Dr. Pauletta Otis presents a series of slides in her presentations on religion and conflict and her attempt is to explode common preconceptions and misconceptions. She points to the history of religion's role in war with an emphasis on how military members can use that information to better understand the nature of their enemy and tasks, but that there are limitations.

When it comes to understanding Islam and the brand practiced by radical terrorists, she stresses that it is important to know that there are many variations of Islam but that followers can be broken down into three main groups: Radicals, Fundamentalists and the Adherent.

While many might believe radicals, or even fundamentalists are the ones to worry about in conflict situations, Dr. Otis points out that this isn't necessarily the case.

Most radicals, she says, are vocal activists, who while loud, on the whole are not prone to commit acts of violence.

Fundamentalist, she notes, while strict and seemingly inflexible in their beliefs, often provide a stabilizing effect in conflict situations, pulling extremists who might be leaning toward violence back toward the center, threatening to shun them if they insist on being liberal in their interpretations of scripture to justify or condone violence.

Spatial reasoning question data
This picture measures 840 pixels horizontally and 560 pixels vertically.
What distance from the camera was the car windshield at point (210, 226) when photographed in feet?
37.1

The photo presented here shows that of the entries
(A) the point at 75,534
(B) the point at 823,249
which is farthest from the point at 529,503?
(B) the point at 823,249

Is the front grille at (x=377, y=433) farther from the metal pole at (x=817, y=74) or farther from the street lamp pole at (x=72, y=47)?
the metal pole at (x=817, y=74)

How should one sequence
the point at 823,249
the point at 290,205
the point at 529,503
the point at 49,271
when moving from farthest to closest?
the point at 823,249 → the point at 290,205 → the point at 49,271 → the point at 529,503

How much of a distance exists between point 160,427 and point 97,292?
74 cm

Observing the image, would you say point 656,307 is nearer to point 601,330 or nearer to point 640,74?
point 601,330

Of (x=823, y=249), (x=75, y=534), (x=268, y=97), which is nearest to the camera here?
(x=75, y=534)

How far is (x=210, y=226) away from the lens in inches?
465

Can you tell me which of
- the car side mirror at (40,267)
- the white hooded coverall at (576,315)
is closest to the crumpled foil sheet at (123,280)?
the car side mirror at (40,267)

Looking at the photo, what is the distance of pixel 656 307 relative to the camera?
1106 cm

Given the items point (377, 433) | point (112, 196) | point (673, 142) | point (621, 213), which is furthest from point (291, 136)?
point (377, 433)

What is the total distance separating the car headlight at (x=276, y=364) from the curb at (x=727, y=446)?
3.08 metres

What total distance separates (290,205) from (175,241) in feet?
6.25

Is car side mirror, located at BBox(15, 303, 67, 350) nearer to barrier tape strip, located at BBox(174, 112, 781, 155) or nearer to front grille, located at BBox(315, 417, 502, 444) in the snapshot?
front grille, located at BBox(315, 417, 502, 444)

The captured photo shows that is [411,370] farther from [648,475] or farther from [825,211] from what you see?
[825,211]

Tasks for this exercise ::
[A] In the extract on religion and conflict, what three main groups can followers of Islam be broken down into?
[B] Write out the entries from the line containing "What is the total" through the end of the entries, inclusive.

Solutions to the exercise ::
[A] Radicals, Fundamentalists and the Adherent.

[B]
What is the total distance separating the car headlight at (x=276, y=364) from the curb at (x=727, y=446)?
3.08 metres

What total distance separates (290,205) from (175,241) in feet?
6.25

Is car side mirror, located at BBox(15, 303, 67, 350) nearer to barrier tape strip, located at BBox(174, 112, 781, 155) or nearer to front grille, located at BBox(315, 417, 502, 444) in the snapshot?
front grille, located at BBox(315, 417, 502, 444)

The captured photo shows that is [411,370] farther from [648,475] or farther from [825,211] from what you see?
[825,211]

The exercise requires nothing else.